Extracted text:
*** Block opens ***
At first, the joke of Daniel Minahan's Series 7 looks almost too obvious for words. A cool blooded formalistic parody of reality TV, the movie consists of one quick fire episode after another, all shot on video and hyped by a manly voice of tabloid dread narrator, in which we follow six contestants on a popular weekly television series called ''The Contenders'' as they attempt to kill each other off.
Chosen at random, these ''normal'' middle class citizens, each with his or her own luridly pathetic back story (they're even grouchier than the rat pack competitors on ''Survivor''), stalk each other in cars, parks, homes, and shopping malls, the vicious hunt and peck feuds erupting into real live gunfire and bloody on camera death. Dawn, the show's eight months pregnant reigning champion, is played by Brooke Smith, a gifted character actress who is best known for her fearful, gnashing performance as the girl in the pit in The Silence of the Lambs.
Smith has wide, doleful saucer eyes, an elegant square chin, and fleshy cheeks that make her look a bit like Madonna as drawn by Modigliani. As the feral, desperate Dawn, who has a way of firing a pistol -- blam! blam! blam! -- as if she secretly enjoys it, Smith hurls her bulky body around the wintry suburban avenues of Newbury, Conn., with a willful ferocity that's even scarier than the harm she inflicts on her fellow contestants.
*** Block closes ***
Exercises:
A. In the Series 7 review, rewrite the stretch from "Smith has wide, doleful" through "her fellow contestants.", replacing "pistol" with "revolver".
B. List every film or television series title that the Series 7 review names.
C. Continue the Series 7 review after its final sentence.
You can do the work here without the lines.

Dataset content:
*** Block opens ***
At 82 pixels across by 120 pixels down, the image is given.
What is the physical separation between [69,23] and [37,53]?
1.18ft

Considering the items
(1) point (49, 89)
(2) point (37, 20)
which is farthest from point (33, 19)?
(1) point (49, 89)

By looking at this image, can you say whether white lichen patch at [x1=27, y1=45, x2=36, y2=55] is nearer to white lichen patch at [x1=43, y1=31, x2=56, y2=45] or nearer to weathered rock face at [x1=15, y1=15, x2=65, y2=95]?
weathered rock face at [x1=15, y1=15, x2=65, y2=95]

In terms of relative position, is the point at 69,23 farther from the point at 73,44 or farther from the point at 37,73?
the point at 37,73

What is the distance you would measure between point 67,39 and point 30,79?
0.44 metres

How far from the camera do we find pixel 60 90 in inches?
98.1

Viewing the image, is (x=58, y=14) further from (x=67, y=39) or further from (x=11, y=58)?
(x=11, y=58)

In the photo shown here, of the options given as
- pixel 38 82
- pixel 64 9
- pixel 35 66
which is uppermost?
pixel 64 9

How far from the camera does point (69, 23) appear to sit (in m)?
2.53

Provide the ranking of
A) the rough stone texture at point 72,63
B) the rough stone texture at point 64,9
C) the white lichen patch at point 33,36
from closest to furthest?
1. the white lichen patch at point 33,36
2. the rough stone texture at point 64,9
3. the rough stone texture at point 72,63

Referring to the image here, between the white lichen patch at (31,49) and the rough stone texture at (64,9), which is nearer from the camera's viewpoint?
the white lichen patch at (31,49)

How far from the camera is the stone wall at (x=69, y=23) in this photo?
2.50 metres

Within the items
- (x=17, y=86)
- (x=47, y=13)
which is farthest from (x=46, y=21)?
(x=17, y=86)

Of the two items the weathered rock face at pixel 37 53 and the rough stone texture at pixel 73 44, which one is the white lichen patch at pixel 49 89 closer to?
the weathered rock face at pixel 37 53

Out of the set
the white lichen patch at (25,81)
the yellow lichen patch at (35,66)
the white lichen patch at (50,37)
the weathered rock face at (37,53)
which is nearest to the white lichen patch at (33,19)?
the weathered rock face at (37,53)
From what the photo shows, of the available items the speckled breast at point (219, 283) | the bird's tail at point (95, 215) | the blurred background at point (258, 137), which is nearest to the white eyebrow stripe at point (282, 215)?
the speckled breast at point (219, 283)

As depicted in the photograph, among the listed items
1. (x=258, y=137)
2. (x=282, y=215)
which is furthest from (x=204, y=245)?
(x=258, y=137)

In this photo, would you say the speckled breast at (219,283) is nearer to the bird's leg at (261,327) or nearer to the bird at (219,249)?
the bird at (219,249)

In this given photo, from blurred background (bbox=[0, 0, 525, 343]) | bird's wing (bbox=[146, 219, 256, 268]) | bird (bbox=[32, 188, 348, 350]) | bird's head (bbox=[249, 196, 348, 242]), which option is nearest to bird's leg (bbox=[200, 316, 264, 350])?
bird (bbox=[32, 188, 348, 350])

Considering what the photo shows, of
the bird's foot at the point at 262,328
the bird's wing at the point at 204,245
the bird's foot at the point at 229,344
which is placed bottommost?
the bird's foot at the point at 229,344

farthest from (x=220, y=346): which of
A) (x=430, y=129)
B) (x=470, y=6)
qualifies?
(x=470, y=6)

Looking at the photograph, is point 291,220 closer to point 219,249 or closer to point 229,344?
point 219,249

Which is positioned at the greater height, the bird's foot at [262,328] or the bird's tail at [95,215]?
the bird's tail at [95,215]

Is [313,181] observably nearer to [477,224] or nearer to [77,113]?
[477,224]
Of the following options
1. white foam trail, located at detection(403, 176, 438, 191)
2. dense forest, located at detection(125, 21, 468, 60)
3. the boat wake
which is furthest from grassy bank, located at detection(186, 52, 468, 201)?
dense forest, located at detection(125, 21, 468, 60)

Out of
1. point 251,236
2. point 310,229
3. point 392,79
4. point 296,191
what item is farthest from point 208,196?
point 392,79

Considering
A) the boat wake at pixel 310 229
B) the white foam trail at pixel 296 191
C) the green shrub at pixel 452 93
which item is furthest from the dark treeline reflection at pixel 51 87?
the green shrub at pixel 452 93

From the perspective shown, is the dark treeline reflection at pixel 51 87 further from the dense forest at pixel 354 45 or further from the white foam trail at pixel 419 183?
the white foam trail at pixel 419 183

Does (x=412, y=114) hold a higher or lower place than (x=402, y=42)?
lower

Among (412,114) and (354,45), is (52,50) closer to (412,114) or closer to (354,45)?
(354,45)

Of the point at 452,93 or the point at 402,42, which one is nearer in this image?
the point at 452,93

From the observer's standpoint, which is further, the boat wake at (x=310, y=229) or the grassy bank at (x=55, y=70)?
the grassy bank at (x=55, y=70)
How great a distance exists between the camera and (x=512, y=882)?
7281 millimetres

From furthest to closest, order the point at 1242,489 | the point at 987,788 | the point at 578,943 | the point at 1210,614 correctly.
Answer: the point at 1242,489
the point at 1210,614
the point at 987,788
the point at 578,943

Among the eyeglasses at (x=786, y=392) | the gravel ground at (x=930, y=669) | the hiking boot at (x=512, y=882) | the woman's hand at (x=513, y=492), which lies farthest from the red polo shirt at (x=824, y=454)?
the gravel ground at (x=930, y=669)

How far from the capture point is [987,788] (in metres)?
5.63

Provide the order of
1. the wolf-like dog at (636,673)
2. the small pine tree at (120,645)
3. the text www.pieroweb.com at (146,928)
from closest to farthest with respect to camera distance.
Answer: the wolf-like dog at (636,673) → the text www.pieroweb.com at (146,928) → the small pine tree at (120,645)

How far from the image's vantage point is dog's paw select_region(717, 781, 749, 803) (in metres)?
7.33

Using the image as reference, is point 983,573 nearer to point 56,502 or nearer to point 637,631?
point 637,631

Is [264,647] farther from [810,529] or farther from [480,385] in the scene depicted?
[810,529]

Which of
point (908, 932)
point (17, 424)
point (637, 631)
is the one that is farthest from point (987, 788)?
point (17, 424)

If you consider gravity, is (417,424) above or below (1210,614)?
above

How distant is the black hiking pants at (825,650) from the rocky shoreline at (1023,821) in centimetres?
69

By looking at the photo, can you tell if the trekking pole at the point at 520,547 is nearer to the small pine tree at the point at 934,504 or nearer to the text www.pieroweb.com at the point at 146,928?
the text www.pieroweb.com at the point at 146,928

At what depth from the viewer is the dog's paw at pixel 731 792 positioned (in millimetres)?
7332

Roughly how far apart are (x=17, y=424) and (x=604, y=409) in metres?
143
*** Block closes ***
*** Block opens ***
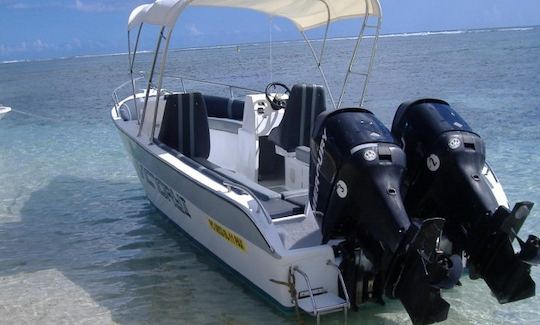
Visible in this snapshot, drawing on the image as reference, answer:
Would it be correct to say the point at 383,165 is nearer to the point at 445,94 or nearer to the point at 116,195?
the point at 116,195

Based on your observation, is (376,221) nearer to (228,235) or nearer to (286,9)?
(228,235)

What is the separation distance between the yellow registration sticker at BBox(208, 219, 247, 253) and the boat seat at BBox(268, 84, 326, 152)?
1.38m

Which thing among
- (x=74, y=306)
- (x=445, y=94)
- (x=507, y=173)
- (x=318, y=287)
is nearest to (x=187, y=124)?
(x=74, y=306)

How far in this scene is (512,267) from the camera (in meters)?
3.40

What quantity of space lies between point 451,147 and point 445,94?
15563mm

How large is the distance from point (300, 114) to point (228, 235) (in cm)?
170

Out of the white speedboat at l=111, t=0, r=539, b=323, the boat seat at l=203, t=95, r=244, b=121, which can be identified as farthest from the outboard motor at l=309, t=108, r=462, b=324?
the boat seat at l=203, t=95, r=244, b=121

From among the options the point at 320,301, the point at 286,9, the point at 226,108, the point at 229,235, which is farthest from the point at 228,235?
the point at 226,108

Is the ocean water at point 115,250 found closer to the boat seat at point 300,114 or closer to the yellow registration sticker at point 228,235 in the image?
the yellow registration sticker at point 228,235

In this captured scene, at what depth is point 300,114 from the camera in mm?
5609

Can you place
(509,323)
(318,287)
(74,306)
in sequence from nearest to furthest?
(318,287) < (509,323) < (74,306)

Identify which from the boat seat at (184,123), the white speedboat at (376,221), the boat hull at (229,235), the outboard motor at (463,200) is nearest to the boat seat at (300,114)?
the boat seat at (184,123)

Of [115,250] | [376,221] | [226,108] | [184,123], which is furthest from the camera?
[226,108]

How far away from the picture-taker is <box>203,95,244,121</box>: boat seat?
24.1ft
*** Block closes ***
*** Block opens ***
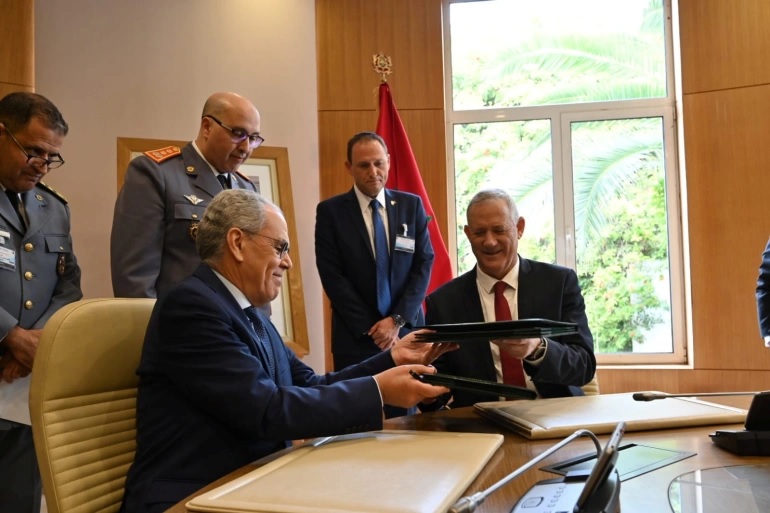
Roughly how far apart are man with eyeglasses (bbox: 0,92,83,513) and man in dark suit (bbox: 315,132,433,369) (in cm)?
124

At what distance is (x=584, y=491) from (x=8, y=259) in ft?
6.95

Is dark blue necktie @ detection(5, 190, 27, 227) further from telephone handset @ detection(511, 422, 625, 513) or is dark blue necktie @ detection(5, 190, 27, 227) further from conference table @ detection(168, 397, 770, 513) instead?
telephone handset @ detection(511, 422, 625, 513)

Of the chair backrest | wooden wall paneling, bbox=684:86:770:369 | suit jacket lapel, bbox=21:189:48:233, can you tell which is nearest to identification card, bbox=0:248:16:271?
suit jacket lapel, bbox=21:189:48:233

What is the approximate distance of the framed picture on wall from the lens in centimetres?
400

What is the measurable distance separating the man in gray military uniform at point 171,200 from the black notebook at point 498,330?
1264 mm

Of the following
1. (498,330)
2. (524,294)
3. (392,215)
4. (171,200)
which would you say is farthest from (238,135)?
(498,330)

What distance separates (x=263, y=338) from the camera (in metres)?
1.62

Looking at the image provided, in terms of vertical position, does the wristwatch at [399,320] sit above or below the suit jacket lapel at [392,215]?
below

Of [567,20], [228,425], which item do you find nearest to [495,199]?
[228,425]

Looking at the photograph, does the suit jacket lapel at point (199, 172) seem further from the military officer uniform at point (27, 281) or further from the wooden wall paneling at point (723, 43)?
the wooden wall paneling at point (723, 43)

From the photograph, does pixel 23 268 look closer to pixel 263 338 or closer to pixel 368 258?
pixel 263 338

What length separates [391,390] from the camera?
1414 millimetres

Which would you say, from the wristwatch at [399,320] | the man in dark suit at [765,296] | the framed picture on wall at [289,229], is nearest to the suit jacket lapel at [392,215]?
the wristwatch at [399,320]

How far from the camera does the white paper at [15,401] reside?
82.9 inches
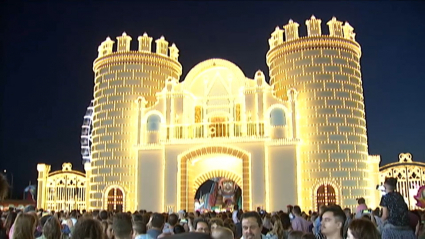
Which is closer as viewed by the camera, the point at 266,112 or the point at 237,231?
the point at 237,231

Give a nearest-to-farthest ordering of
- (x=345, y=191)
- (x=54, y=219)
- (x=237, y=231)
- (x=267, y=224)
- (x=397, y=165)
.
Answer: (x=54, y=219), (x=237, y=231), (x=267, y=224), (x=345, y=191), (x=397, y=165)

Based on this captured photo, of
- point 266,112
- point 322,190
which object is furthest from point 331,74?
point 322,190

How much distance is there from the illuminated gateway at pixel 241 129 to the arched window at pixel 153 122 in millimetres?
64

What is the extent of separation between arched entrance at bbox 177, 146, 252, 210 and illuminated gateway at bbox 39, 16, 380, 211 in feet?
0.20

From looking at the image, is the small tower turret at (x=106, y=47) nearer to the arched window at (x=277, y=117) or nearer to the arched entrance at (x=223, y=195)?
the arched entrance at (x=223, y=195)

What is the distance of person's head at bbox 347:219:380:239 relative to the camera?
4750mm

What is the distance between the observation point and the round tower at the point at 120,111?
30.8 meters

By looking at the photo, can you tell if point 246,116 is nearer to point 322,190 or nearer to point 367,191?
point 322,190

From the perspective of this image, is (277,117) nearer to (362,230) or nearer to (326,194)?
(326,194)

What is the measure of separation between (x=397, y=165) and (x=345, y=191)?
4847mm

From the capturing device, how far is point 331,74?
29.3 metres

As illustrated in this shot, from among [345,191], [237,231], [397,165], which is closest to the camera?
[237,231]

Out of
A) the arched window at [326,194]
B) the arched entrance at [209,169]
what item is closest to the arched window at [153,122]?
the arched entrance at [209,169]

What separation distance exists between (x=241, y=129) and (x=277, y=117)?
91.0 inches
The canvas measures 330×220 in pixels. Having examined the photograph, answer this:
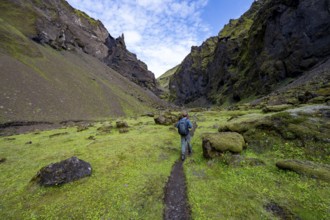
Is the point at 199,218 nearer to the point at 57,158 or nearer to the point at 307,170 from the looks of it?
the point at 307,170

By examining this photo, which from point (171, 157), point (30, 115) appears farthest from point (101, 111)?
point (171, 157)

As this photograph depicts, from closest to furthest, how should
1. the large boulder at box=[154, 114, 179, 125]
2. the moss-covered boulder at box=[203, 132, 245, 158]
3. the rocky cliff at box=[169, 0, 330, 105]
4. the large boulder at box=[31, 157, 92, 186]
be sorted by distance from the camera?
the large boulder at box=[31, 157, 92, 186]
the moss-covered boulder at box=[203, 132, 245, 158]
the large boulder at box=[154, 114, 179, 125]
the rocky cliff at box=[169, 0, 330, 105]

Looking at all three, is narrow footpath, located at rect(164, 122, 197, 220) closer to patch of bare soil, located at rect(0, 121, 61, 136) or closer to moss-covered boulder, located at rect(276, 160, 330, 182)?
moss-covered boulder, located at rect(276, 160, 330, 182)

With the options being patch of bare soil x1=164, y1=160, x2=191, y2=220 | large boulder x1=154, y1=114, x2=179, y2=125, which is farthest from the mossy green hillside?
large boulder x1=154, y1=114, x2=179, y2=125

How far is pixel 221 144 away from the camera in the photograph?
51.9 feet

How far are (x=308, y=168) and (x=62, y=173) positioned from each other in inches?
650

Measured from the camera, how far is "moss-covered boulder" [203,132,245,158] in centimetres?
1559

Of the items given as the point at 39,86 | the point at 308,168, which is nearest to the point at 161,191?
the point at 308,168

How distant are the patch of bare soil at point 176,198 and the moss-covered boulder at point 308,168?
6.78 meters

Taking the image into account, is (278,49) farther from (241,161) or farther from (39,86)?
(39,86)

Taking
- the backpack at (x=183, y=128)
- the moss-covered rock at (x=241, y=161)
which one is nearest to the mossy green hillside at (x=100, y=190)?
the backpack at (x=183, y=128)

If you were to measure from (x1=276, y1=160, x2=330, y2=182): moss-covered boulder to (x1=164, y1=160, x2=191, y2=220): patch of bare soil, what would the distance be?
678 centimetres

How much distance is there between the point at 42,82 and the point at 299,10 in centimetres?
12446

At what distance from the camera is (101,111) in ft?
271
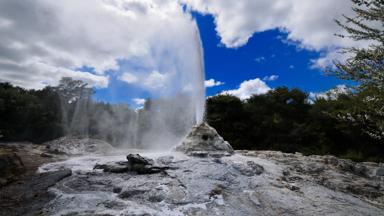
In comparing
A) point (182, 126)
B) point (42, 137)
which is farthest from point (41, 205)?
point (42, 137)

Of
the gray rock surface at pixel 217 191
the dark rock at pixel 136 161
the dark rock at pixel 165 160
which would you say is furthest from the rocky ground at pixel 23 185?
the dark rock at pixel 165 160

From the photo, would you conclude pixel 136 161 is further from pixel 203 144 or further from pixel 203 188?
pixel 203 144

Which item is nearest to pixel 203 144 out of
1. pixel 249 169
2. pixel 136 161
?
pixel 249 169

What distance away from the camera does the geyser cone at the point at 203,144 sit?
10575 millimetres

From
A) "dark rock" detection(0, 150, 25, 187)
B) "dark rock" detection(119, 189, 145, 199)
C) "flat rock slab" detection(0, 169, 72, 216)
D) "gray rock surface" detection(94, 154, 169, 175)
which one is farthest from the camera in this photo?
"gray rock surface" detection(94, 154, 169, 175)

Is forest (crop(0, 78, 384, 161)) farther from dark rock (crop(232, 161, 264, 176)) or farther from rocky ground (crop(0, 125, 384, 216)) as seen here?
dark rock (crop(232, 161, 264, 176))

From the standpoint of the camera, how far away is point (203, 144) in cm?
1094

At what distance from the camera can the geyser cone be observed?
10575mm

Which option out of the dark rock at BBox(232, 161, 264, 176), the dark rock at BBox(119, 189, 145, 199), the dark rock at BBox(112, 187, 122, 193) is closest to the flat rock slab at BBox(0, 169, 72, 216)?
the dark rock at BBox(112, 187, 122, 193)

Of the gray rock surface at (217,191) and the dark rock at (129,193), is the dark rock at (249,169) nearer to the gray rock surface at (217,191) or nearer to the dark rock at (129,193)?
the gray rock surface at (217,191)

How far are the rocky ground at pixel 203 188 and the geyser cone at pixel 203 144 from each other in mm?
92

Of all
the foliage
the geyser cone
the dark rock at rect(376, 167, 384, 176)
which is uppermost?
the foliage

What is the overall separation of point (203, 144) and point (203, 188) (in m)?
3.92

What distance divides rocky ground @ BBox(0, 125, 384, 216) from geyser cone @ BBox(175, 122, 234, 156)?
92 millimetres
*** Block closes ***
Responses:
A.
Smith has wide, doleful saucer eyes, an elegant square chin, and fleshy cheeks that make her look a bit like Madonna as drawn by Modigliani. As the feral, desperate Dawn, who has a way of firing a revolver -- blam! blam! blam! -- as if she secretly enjoys it, Smith hurls her bulky body around the wintry suburban avenues of Newbury, Conn., with a willful ferocity that's even scarier than the harm she inflicts on her fellow contestants.

B.
Series 7
The Contenders
Survivor
The Silence of the Lambs

C.
One of them (Glenn Fitzgerald) turns out to be Dawn's former high school sweetheart, who is now dying of testicular cancer; just because they're at mutual gunpoint doesn't mean they can't enjoy a sentimental reunion. ''Series 7'' fuses the backstabbing exhibitionism of ''Survivor'' and ''Temptation Island'' with the herky jerky true crime surveillance fetishism of ''COPS,'' jacking up the aggression of both formats to its absurd logical extreme -- i.e., organized homicide as the ultimate way to boost ratings.
The movie has the look and feel of one of those ''Saturday Night Live'' miniparodies that's exquisitely clever and close to the bone. This one, however, goes on for 86 minutes, long after its satirical point has pierced our funny bone. The murder as entertainment premise of ''Series 7'' is proof that even the blackest of humor is no longer particularly outrageous (I can't imagine anyone going to see this movie who would actually be shocked by it).
That said, the lampoon, repetitive as it can be, ripens in unexpected ways. The subtle underlying gag isn't that we're seeing ordinary citizens engaged in crass televised homicide. It's that their action news savagery is as banal as it is genuine -- a case of Machiavellian ruthlessness as the ultimate in packaged, conformist behavior. The murders are comic high points because they so deftly capture what television is becoming: not drama, or even voyeurism, but an invisibly orchestrated series of camera ready one upmanship rituals in which people compete like children to act out their knee jerk disdain for each other, that disdain echoed in the audience's ironic detachment from everyone on screen. In ''Series 7,'' life has become media, and the true survivor is anyone smart enough not to let reality get in the way.